Why have I taken so long to write something about The Kinks?
Maybe that’s my pattern. I noticed them during the first British Invasion, of course. And they seemed to hold their own during the transition from rock ‘n’ roll to psychedelic. I remember playing Well Respected Man in my band when I was in Grade 8.
But then they got pushed aside during the second invasion, displaced by the likes of Cream, Zeppelin, Hendrix and Deep Purple. Yes, I know Hendrix was American, but he arrived from England, didn’t he?
Like so many others, The Kinks just didn’t register on the new hard rock scale. After Lola, they were gone and forgotten.
Ah, but they weren’t gone. While everyone was dicking around with Prog Rock and Metal and Disco, they were out there, staying (mostly) true to their rock ‘ n’ roll roots. And somewhere in the late-ish 70’s, when Punk had said “enough!” and radio stations began giving airtime to the likes of Steve Miller, Linda Ronstadt and Tom Petty, The Kinks resurfaced.
And, longing as I was for something less pompous and silly. I finally, really noticed them. A string of great albums, beginning with Misfits, helped them ride the New Wave well into the 80’s when, along with rock ‘n’ roll, they faded again. Having finally become a fan, I hoped they might resurface one more time during the all-too-brief Garage Band thing in the early 90’s, but to no avail. That wish turned out to be a rock & roll fantasy.
Now they’re gone, un-rescued by the local village green preservation societies. Maybe that’s a good thing, ‘cause at least we’re being spared one more fossilized group out on tour. I dunno.

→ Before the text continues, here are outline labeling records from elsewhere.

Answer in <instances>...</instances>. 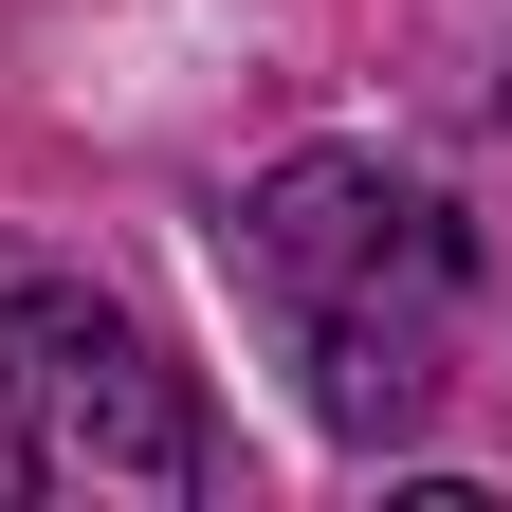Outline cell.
Listing matches in <instances>:
<instances>
[{"label":"cell","instance_id":"obj_1","mask_svg":"<svg viewBox=\"0 0 512 512\" xmlns=\"http://www.w3.org/2000/svg\"><path fill=\"white\" fill-rule=\"evenodd\" d=\"M220 256H238V293L293 330L330 439H403L439 403V348H458V220H439V183L311 147V165H275L220 220Z\"/></svg>","mask_w":512,"mask_h":512},{"label":"cell","instance_id":"obj_2","mask_svg":"<svg viewBox=\"0 0 512 512\" xmlns=\"http://www.w3.org/2000/svg\"><path fill=\"white\" fill-rule=\"evenodd\" d=\"M202 403L110 293H0V512H183Z\"/></svg>","mask_w":512,"mask_h":512}]
</instances>
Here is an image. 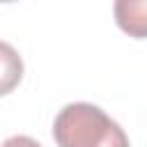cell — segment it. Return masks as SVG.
Here are the masks:
<instances>
[{
  "mask_svg": "<svg viewBox=\"0 0 147 147\" xmlns=\"http://www.w3.org/2000/svg\"><path fill=\"white\" fill-rule=\"evenodd\" d=\"M53 140L57 147H131L124 129L87 101L67 103L55 115Z\"/></svg>",
  "mask_w": 147,
  "mask_h": 147,
  "instance_id": "cell-1",
  "label": "cell"
},
{
  "mask_svg": "<svg viewBox=\"0 0 147 147\" xmlns=\"http://www.w3.org/2000/svg\"><path fill=\"white\" fill-rule=\"evenodd\" d=\"M113 14L122 32L133 39H147V0H117Z\"/></svg>",
  "mask_w": 147,
  "mask_h": 147,
  "instance_id": "cell-2",
  "label": "cell"
},
{
  "mask_svg": "<svg viewBox=\"0 0 147 147\" xmlns=\"http://www.w3.org/2000/svg\"><path fill=\"white\" fill-rule=\"evenodd\" d=\"M0 51H2V94H7V92L21 80L23 62H21V57L14 53V48H11L7 41H2Z\"/></svg>",
  "mask_w": 147,
  "mask_h": 147,
  "instance_id": "cell-3",
  "label": "cell"
},
{
  "mask_svg": "<svg viewBox=\"0 0 147 147\" xmlns=\"http://www.w3.org/2000/svg\"><path fill=\"white\" fill-rule=\"evenodd\" d=\"M2 147H41V145L30 136H11L2 142Z\"/></svg>",
  "mask_w": 147,
  "mask_h": 147,
  "instance_id": "cell-4",
  "label": "cell"
}]
</instances>
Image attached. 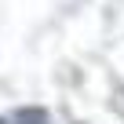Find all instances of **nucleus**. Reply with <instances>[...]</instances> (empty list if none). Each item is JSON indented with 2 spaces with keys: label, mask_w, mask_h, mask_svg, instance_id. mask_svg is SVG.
Returning <instances> with one entry per match:
<instances>
[{
  "label": "nucleus",
  "mask_w": 124,
  "mask_h": 124,
  "mask_svg": "<svg viewBox=\"0 0 124 124\" xmlns=\"http://www.w3.org/2000/svg\"><path fill=\"white\" fill-rule=\"evenodd\" d=\"M18 120H22V124H47V120H44V113H29V109H26Z\"/></svg>",
  "instance_id": "obj_1"
},
{
  "label": "nucleus",
  "mask_w": 124,
  "mask_h": 124,
  "mask_svg": "<svg viewBox=\"0 0 124 124\" xmlns=\"http://www.w3.org/2000/svg\"><path fill=\"white\" fill-rule=\"evenodd\" d=\"M0 124H4V120H0Z\"/></svg>",
  "instance_id": "obj_2"
}]
</instances>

Listen: I know I’m doing some revisionist history here, suggesting The Kinks were fabulous from start to finish. They disappeared from most of our radars in the late 60’s and early 70’s because their dabbling in the emerging styles was unsuccessful. But when they went back to what they did well, they gave us a big batch of terrific music.
They may have been surpassed by others in terms of both impact and longevity, but there are times when I could listen to their music all day and all of the night.